「壁画の応急処置に関する研修」の開催に向けた現地調査(トルコ共和国)

S.T. Theodore教会の現状
ガーズィ大学での事例発表

 文化遺産国際協力センターでは平成29(2017)年6月12日から24日にかけて、トルコ共和国にて今年の秋以降に開催を予定している「壁画の応急処置に関する研修」に向けた視察調査および関係者との打合せを行いました。今回の視察調査の主な目的は、トルコ国内の壁画保存の現状を把握することや、研修事業の一部に組み込まれる実地研修に相応しいサイトを特定することでした。黒海沿岸に位置するトラブゾンの教会群やカッパドキアのギョレメ地区周辺に点在する岩窟教会群を対象に約15箇所の壁画を調査し、研修事業の内容を充実させるうえでの貴重な情報を得ることができました。

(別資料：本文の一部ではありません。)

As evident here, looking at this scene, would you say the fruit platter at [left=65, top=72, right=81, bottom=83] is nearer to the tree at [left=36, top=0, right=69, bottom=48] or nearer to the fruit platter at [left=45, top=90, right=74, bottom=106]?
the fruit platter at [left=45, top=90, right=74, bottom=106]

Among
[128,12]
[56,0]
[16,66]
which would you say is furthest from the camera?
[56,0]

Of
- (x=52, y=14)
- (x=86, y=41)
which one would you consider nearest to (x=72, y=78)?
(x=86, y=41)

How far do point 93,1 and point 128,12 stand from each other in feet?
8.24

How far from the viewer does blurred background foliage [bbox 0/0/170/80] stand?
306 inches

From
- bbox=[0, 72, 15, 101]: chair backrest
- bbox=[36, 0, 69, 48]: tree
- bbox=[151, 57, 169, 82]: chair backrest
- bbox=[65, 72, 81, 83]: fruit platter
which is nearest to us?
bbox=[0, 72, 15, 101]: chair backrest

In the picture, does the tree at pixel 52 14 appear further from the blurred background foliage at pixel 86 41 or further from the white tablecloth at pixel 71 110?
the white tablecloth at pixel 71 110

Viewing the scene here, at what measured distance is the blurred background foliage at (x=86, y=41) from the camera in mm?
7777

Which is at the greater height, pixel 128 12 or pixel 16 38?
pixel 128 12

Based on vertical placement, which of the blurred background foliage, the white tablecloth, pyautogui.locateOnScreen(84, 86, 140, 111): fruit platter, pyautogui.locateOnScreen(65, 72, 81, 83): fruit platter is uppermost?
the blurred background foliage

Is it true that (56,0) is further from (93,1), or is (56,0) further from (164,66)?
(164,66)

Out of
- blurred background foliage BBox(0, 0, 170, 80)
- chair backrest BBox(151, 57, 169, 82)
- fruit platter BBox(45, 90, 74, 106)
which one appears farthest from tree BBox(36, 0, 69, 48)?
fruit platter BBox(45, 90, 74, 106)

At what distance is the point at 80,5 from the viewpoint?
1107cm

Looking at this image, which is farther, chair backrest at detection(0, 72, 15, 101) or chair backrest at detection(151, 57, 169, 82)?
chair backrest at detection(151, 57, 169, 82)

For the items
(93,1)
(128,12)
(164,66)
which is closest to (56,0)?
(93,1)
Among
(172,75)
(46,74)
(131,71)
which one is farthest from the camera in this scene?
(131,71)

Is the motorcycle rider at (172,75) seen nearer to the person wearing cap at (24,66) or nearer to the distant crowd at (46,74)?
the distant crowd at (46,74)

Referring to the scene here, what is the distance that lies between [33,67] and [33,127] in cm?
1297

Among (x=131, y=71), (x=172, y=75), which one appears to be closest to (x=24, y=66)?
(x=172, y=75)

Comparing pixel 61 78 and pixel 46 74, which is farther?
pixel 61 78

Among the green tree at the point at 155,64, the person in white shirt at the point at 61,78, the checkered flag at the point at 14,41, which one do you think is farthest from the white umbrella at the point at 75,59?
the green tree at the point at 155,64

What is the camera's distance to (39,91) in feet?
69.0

 また、本事業を進めるうえで昨年度よりご協力をいただいているガーズィ大学芸術学部保存修復学科およびネブシェヒル保存修復センターを訪問した際には、トルコにおける壁画の保存修復に関する事例発表をしていただき、研修事業に参加する講師陣とともにその内容に関して有意義な意見交換を行うことができました。
 第1回目となる研修は10月の開催を予定しています。本事業には日ごろよりトルコの文化財保護活動に従事されている専門家の方々が参加されます。これまでの取り組みに加えて、新たな視点から捉えた文化財保護のあり方を考える良い機会にしていただけるよう研修事業を進めていきたいと思います。